:: Texte ::

Pour plus de simplicité, des codes couleurs peuvent être intégrés pour apporter une meilleure lisibilité. Ces codes couleurs sont propres à chaque marque. Nous attirons l’attention sur l’importance de pouvoir moduler ces seuils en fonction du type d’environnement dans lequel les mesures ont lieu. Chez Cozy Air, nous avons fait le choix d’avoir uniquement 3 niveaux de couleurs allant du niveau bon au niveau mauvais en passant par le niveau moyen.
Ensuite, il est possible de mixer les données pour en sortir des indices ou des indicateurs de performances spécifiques. Ces indicateurs vont agréger uniquement certaines données et vont appliquer des règles de tri spécifique à chaque marque, telles que la durée d’exposition, priorisation des polluants, la récurrence de pollution. Comprendre la qualité de l’air intérieur devient alors plus simple, plus besoin de connaitre la signification des ppm ou µg/m3.
Enfin, il est également possible que l’utilisateur ne voit à aucun moment la donnée de qualité de l’air puisque celle-ci est directement traduite en situation de pollution et par la même occasion en conseils et bonnes pratiques. Nous pouvons prendre pour exemple, une personne chez soi fait de la cuisson avec une émission de fumée (particules dans l’air). Finalement, peu importe pour l’utilisateur s’il y a 73 ou 120 µg/m3. L’important c’est de comprendre ce qu’il se passe : je fais de la cuisson. Et encore plus, recevoir le moyen le plus rapide pour agir : j’aère 5 à 10min.

:::
:: Données fournies ::

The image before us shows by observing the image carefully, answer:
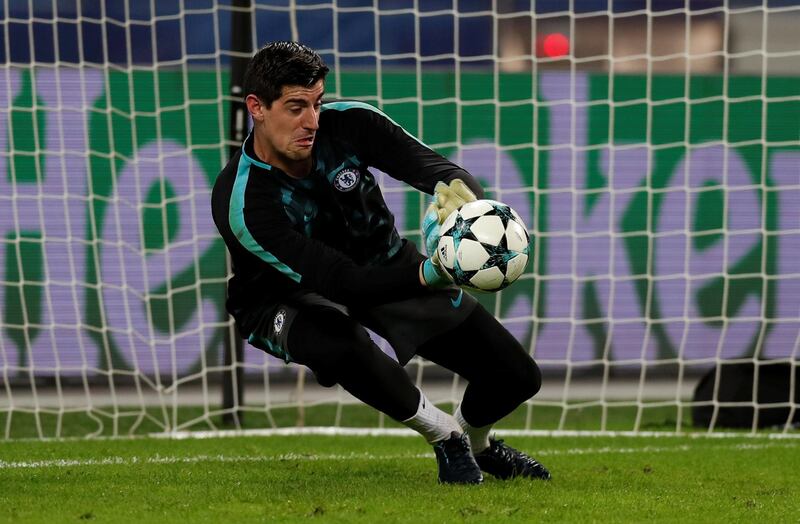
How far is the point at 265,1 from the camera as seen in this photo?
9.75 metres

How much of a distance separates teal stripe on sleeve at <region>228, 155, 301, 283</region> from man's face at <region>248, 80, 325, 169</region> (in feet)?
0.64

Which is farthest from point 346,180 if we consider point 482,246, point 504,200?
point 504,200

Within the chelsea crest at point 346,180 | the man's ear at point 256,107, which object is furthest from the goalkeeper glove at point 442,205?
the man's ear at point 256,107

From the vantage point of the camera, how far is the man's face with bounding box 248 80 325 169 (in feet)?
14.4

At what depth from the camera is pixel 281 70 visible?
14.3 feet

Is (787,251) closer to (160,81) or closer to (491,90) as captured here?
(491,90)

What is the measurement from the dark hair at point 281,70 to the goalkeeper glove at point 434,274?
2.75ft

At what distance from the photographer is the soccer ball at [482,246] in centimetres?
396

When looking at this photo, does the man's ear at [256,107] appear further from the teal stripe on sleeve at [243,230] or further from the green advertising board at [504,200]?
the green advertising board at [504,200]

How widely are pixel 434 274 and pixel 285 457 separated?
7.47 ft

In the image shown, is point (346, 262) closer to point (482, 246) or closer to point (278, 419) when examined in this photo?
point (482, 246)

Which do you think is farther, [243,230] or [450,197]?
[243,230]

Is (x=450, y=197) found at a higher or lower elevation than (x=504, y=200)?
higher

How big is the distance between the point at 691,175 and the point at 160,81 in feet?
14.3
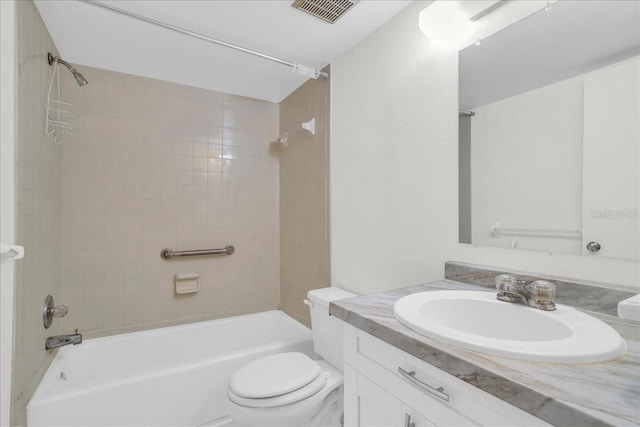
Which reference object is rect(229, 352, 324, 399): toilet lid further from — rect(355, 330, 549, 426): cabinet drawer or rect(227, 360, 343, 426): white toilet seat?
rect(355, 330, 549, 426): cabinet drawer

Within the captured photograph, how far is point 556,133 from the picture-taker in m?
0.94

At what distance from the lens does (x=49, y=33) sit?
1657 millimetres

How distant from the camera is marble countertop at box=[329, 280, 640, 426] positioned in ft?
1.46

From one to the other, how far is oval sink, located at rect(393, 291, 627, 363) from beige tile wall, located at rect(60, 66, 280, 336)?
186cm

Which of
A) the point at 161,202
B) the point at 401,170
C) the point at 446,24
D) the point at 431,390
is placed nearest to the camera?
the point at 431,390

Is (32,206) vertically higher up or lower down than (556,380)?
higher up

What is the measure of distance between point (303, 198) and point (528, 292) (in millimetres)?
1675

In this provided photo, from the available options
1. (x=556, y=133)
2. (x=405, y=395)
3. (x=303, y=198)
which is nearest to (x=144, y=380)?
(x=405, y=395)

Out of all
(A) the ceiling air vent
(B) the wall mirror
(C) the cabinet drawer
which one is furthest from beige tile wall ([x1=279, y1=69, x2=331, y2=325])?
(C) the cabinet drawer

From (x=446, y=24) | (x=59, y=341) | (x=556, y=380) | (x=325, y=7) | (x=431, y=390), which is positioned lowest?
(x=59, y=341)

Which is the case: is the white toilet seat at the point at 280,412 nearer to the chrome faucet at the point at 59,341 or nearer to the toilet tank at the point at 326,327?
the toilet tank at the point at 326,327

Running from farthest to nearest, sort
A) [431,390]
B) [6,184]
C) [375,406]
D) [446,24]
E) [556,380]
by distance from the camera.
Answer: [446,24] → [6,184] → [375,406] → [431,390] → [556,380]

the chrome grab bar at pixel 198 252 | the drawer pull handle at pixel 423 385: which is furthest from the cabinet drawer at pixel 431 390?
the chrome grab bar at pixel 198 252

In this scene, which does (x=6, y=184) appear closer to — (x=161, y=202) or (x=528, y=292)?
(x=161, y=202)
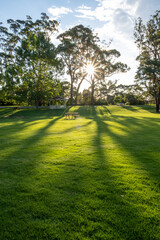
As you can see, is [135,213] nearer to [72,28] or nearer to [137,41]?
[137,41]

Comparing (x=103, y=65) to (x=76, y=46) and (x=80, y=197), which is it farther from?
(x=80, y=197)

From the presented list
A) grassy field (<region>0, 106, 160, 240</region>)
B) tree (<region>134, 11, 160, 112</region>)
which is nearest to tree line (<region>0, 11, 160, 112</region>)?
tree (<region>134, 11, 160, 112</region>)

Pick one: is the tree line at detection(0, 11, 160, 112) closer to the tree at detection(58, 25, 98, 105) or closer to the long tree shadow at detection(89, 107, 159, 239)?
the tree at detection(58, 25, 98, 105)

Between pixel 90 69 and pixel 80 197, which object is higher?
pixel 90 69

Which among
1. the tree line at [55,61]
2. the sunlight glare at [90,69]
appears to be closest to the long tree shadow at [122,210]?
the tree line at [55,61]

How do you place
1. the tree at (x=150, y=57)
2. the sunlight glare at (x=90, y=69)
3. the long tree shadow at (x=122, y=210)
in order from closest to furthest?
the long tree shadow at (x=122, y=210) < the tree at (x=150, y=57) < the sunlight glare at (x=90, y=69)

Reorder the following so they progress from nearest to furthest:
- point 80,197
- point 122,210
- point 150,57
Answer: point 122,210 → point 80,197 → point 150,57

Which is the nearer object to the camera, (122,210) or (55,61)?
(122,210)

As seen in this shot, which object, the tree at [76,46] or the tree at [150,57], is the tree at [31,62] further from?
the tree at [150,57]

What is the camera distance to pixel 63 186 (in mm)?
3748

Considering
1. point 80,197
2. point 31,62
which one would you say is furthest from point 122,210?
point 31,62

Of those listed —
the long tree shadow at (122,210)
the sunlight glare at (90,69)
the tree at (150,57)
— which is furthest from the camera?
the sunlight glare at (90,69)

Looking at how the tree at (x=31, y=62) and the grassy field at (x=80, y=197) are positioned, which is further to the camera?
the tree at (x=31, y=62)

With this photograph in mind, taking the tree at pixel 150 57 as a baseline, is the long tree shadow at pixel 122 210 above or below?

:::

Travail demandé:
Recopiez intégralement, sans la moindre modification, le texte sur la qualité de l'air intérieur. Les entrées n'ont aucun lien avec le texte sur la qualité de l'air intérieur.

Exercice corrigé:
Pour plus de simplicité, des codes couleurs peuvent être intégrés pour apporter une meilleure lisibilité. Ces codes couleurs sont propres à chaque marque. Nous attirons l’attention sur l’importance de pouvoir moduler ces seuils en fonction du type d’environnement dans lequel les mesures ont lieu. Chez Cozy Air, nous avons fait le choix d’avoir uniquement 3 niveaux de couleurs allant du niveau bon au niveau mauvais en passant par le niveau moyen.
Ensuite, il est possible de mixer les données pour en sortir des indices ou des indicateurs de performances spécifiques. Ces indicateurs vont agréger uniquement certaines données et vont appliquer des règles de tri spécifique à chaque marque, telles que la durée d’exposition, priorisation des polluants, la récurrence de pollution. Comprendre la qualité de l’air intérieur devient alors plus simple, plus besoin de connaitre la signification des ppm ou µg/m3.
Enfin, il est également possible que l’utilisateur ne voit à aucun moment la donnée de qualité de l’air puisque celle-ci est directement traduite en situation de pollution et par la même occasion en conseils et bonnes pratiques. Nous pouvons prendre pour exemple, une personne chez soi fait de la cuisson avec une émission de fumée (particules dans l’air). Finalement, peu importe pour l’utilisateur s’il y a 73 ou 120 µg/m3. L’important c’est de comprendre ce qu’il se passe : je fais de la cuisson. Et encore plus, recevoir le moyen le plus rapide pour agir : j’aère 5 à 10min.